start DOCUMENT

This week’s coding updates largely were a continuation of this effort to consolidate components and lay the groundwork for future buildout. One architectural update originated from the realization that the application of column specific processing functions were somewhat dysfunctionally broken into pieces that both took place interior to a category specific processing function along with additional actions that took place separately in the master automunge function. The solution was simply to move all of the processing into each category specific processing function. Those functions that had previously been fed a series of normalization parameters and were now revised to the simple argument of a column dictionary as input and output. Another architectural revision involved the data stored in the column specific dictionary. Previously the dictionary had captured a list of the full range of columns derived from a source column with a second list only populated for cases of multicolumn categorical derivations. The updated approach made use of this second list (which we call categorylist) for all transformations, even single column transformations. By generalizing to this use of two separate lists we were able to generalize the application of ML infill methods to a single function call independent of the type of transformation applied. This generalization of the ML infill call I think went a long way to simplifying the code. In fact through this generalization we were able to replace ~300 lines of code from the automunge function with a single called ~60 line function, and similarly we were able to replace ~200 lines of code from the postmunge function with a single called ~60 line function. On their own these don’t sound like tremendous savings, however as we continue building out our range of feature transformations these savings will compound.

Some of the other updates were focused on a few revisions to the address of numerical sets. I had noted previously that one weakness of the current approach was the potential for a numerically formatted categorical column to be interpreted as and processed consistently to a numerical set — this could lead to erroneous processing for data like phone numbers, zip codes, etc. The solution was multifaceted. First it is already a property of pandas (the Python SciPy implementation that the tool is built from) to allow a user to assign a dataframe column to data type of categoric, even in cases of numeric data.

end DOCUMENT
start RECORDS TO USE

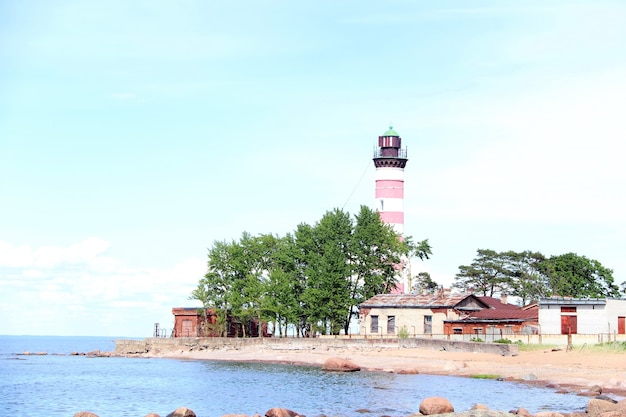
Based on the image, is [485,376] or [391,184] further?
[391,184]

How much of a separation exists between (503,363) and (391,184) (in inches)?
1364

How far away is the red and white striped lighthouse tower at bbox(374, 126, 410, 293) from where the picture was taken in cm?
8650

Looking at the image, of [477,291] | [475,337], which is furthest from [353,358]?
[477,291]

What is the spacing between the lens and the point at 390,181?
87.4 meters

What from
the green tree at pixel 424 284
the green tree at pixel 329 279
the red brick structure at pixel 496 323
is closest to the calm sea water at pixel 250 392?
the green tree at pixel 329 279

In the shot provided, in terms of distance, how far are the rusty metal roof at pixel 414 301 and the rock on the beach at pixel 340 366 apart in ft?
53.5

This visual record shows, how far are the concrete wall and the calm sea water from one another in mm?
6646

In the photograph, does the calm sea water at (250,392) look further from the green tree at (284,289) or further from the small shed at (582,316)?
the small shed at (582,316)

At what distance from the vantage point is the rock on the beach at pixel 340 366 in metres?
57.9

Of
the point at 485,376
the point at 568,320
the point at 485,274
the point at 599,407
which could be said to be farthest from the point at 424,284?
the point at 599,407

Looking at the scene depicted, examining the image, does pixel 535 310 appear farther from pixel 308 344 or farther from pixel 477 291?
pixel 477 291

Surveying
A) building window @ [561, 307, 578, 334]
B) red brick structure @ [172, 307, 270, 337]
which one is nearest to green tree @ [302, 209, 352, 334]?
red brick structure @ [172, 307, 270, 337]

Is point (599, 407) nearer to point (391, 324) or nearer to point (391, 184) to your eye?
point (391, 324)

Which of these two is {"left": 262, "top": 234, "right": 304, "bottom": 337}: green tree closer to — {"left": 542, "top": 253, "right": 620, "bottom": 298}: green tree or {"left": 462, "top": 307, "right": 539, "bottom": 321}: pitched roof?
{"left": 462, "top": 307, "right": 539, "bottom": 321}: pitched roof
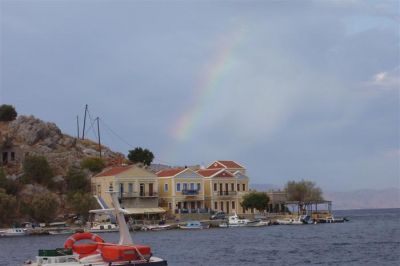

end RECORDS TO USE

EXERCISE TASKS
(1) In the coding-update text, how many lines of code were removed from the postmunge function, and what replaced them?
(2) Substitute "still sea water" for "calm sea water" throughout the records and reproduce them otherwise unchanged, leaving out the pictures.
The coding-update text and the records are independent of each other.

RESPONSES TO THE EXERCISE
(1) About 200 lines were replaced by a single called function of about 60 lines.

(2)
Based on the image, is [485,376] or [391,184] further?
[391,184]

How much of a separation exists between (503,363) and (391,184) (in inches)?
1364

How far away is the red and white striped lighthouse tower at bbox(374, 126, 410, 293) from where the picture was taken in cm?
8650

Looking at the image, of [477,291] | [475,337], which is furthest from [353,358]?
[477,291]

What is the spacing between the lens and the point at 390,181?
87.4 meters

What from
the green tree at pixel 424 284
the green tree at pixel 329 279
the red brick structure at pixel 496 323
is closest to the still sea water at pixel 250 392?
the green tree at pixel 329 279

In the shot provided, in terms of distance, how far are the rusty metal roof at pixel 414 301 and the rock on the beach at pixel 340 366 apart in ft?
53.5

This visual record shows, how far are the concrete wall and the still sea water from one another in mm?
6646

In the photograph, does the still sea water at (250,392) look further from the green tree at (284,289) or further from the small shed at (582,316)?
the small shed at (582,316)

At what distance from the vantage point is the rock on the beach at pixel 340 366 in metres?
57.9

Of
the point at 485,376
the point at 568,320
the point at 485,274
the point at 599,407
which could be said to be farthest from the point at 424,284?
the point at 599,407

Looking at the scene depicted, examining the image, does pixel 535 310 appear farther from pixel 308 344 or farther from pixel 477 291?
pixel 477 291

Surveying
A) building window @ [561, 307, 578, 334]
B) red brick structure @ [172, 307, 270, 337]
which one is nearest to green tree @ [302, 209, 352, 334]?
red brick structure @ [172, 307, 270, 337]

Is point (599, 407) nearer to point (391, 324) or nearer to point (391, 184) to your eye?
point (391, 324)

Which of these two is {"left": 262, "top": 234, "right": 304, "bottom": 337}: green tree closer to — {"left": 542, "top": 253, "right": 620, "bottom": 298}: green tree or {"left": 462, "top": 307, "right": 539, "bottom": 321}: pitched roof?
{"left": 462, "top": 307, "right": 539, "bottom": 321}: pitched roof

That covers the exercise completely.